Task instructions. Output every line of the entries below as a JSON array of strings, one string per line, omitting blank lines.

______

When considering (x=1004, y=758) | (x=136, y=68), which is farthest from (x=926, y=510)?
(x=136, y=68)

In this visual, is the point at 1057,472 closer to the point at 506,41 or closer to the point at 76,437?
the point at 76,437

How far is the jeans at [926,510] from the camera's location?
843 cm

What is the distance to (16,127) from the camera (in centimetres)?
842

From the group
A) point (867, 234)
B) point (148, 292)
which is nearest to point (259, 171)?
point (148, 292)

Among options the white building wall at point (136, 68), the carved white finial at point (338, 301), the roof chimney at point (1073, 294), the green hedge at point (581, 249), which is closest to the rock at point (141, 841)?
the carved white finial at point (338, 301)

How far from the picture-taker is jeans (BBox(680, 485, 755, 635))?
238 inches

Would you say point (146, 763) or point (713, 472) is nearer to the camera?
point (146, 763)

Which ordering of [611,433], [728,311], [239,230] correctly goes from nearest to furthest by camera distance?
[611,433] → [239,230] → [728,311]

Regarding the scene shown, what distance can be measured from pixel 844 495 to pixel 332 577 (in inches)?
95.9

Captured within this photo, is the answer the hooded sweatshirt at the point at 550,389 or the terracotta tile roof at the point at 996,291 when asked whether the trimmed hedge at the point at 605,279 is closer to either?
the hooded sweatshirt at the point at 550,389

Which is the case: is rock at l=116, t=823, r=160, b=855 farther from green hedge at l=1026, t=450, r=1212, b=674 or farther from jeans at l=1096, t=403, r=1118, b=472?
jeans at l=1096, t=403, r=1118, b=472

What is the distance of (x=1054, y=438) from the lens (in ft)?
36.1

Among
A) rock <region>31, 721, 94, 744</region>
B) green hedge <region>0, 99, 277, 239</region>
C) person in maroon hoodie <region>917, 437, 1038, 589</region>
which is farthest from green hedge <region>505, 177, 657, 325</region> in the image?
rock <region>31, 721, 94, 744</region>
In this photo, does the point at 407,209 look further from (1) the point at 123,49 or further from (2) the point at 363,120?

______

Correct output.
[
  "When considering (x=1004, y=758) | (x=136, y=68), which is farthest from (x=926, y=510)?",
  "(x=136, y=68)",
  "In this visual, is the point at 1057,472 closer to the point at 506,41 or closer to the point at 76,437?",
  "the point at 76,437",
  "How far is the jeans at [926,510] from the camera's location?",
  "843 cm",
  "What is the distance to (16,127) from the camera (in centimetres)?",
  "842",
  "From the group",
  "A) point (867, 234)",
  "B) point (148, 292)",
  "which is nearest to point (259, 171)?",
  "point (148, 292)",
  "Among options the white building wall at point (136, 68), the carved white finial at point (338, 301), the roof chimney at point (1073, 294), the green hedge at point (581, 249), which is closest to the rock at point (141, 841)?",
  "the carved white finial at point (338, 301)",
  "How far from the picture-taker is jeans (BBox(680, 485, 755, 635))?",
  "238 inches",
  "Would you say point (146, 763) or point (713, 472) is nearer to the camera?",
  "point (146, 763)",
  "Which ordering of [611,433], [728,311], [239,230] correctly goes from nearest to furthest by camera distance?",
  "[611,433] → [239,230] → [728,311]",
  "Regarding the scene shown, what distance can be measured from pixel 844 495 to pixel 332 577 (in inches)?",
  "95.9",
  "Captured within this photo, is the answer the hooded sweatshirt at the point at 550,389 or the terracotta tile roof at the point at 996,291 when asked whether the trimmed hedge at the point at 605,279 is closer to either?",
  "the hooded sweatshirt at the point at 550,389",
  "Which is the case: is rock at l=116, t=823, r=160, b=855 farther from green hedge at l=1026, t=450, r=1212, b=674 or farther from jeans at l=1096, t=403, r=1118, b=472?",
  "jeans at l=1096, t=403, r=1118, b=472",
  "What is the distance of (x=1054, y=438) from the lens (in ft)?",
  "36.1",
  "Among",
  "A) rock <region>31, 721, 94, 744</region>",
  "B) green hedge <region>0, 99, 277, 239</region>",
  "C) person in maroon hoodie <region>917, 437, 1038, 589</region>",
  "which is farthest from green hedge <region>505, 177, 657, 325</region> in the image?",
  "rock <region>31, 721, 94, 744</region>",
  "In this photo, does the point at 407,209 look further from (1) the point at 123,49 or further from (2) the point at 363,120?"
]